Durante tres días, el Séptimo Congreso y Campamento Nacional de Juventud Caribe transformó este rincón de La Vega en un laboratorio de resistencia. Aquí no hubo «perreo» bajo luces estroboscópicas, sino debates bajo el sol caribeño; no hubo canciones sobre riquezas efímeras, sino consignas contra la pobreza estructural. Herederos de las luchas de Duarte y las Mirabal, estos jóvenes —con camisas sudadas y cuadernos abiertos— han firmado un pacto con la historia: ser la generación que no se resigna
El manifiesto de los que no piden permiso
La Proclama de Compromiso y Lucha leída al final del evento es un puñetazo al conformismo. Denuncian un sistema que les ofrece «desempleo, migración forzada y aulas derrumbándose», mientras un Código Penal «regresivo» criminaliza sus derechos. Pero su crítica no se queda en lo local: conectan los hilos del capitalismo global, desde el bloqueo a Cuba hasta el genocidio en Palestina, desde la minería en Loma Miranda hasta el «belicismo de Trump».

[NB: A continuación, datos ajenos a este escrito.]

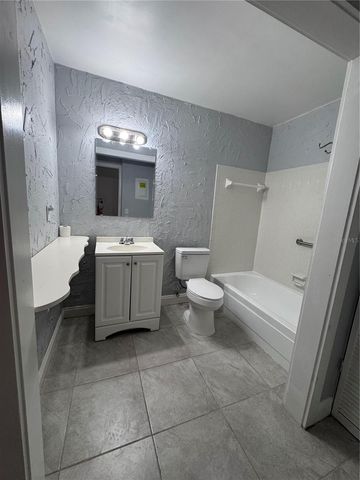 100 EL CAMINO DRIVE 111, Winter Haven, FL 33884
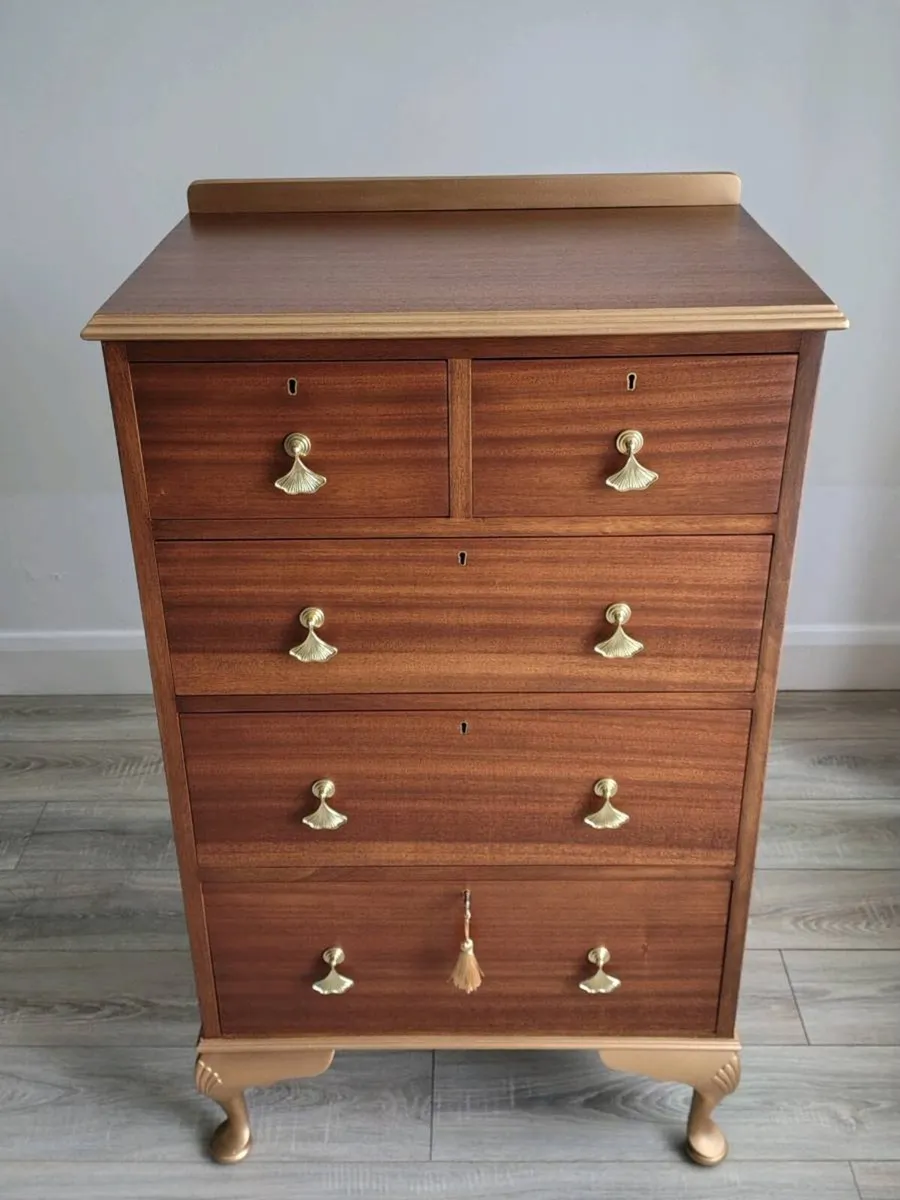 Vintage mahogany chest of drawers - Image 4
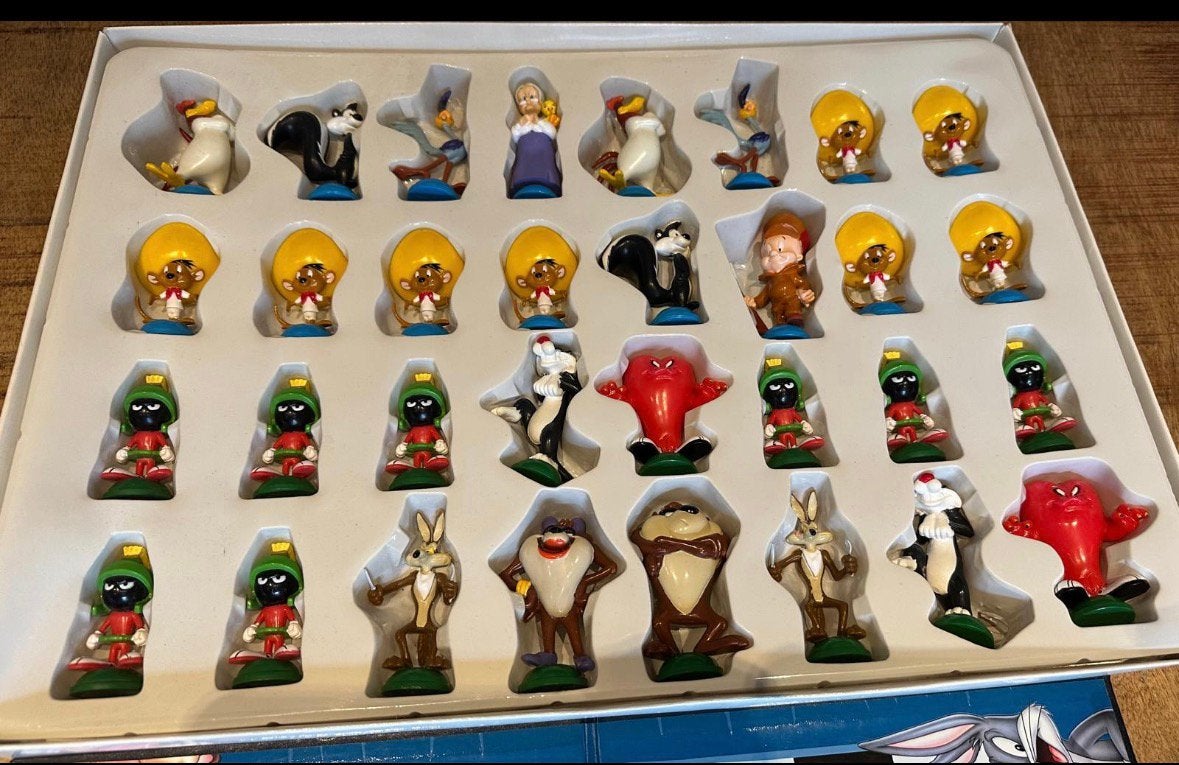 Looney Tunes 3D Schaakspel - Collectors Item, Ophalen of Verzenden, Looney Tunes, Gebruikt, Beeldje of Figuurtje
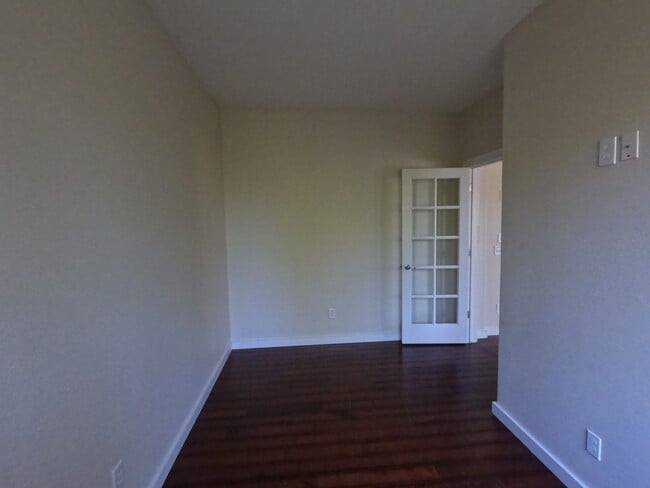 Building Photo - 2215 Harvest St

«No somos influencers vendiendo marcas —dice Anaís, estudiante de 19 años—. Somos jóvenes que saben que el wifi no alimenta, que el ‘followeo’ no paga el alquiler».

La cultura como trinchera
Frente a la música urbana que normaliza la misoginia, ellos reivindican el arte «como arma»: murales que gritan consignas, teatros que escenifican luchas, poemas que son «pedazos de patria». «No estamos en contra del ritmo —aclara Rafael, músico de 22 años—, pero el dembow no puede ser el opio del pueblo».
El desafío: organizar la rabia
El Congreso cerró con un mandato concreto: llevar la lucha a «cada barrio, universidad y sindicato». Su agenda es ambiciosa: derogar el Código Penal, defender la soberanía ambiental, tejer alianzas con Haití y Palestina. «Esto no es un campamento —advierte Luisa, dirigente estudiantil—. Es el inicio de una ofensiva contra los que nos oprimen, nos niegan derechos y quieren una juventud sin ambición y que baile al ritmo que ellos quieren y con su contenido basura.
Mientras la mayoría de su generación baja la cabeza ante el «no hay futuro», Juventud Caribe prende antorchas. Su mensaje es claro: la rebeldía no es un hashtag, es un deber.
Cierre épico:
«Que lo escuche el país: estos jóvenes no temblarán. Lucharán por educación, por empleo, por un ambiente sano. Y cuando la historia juzgue esta época, dirá que aquí, entre canciones vacías y códigos opresores, hubo quienes eligieron ser ‘la generación incómoda’.
¡Arriba las juventudes que no se rinden!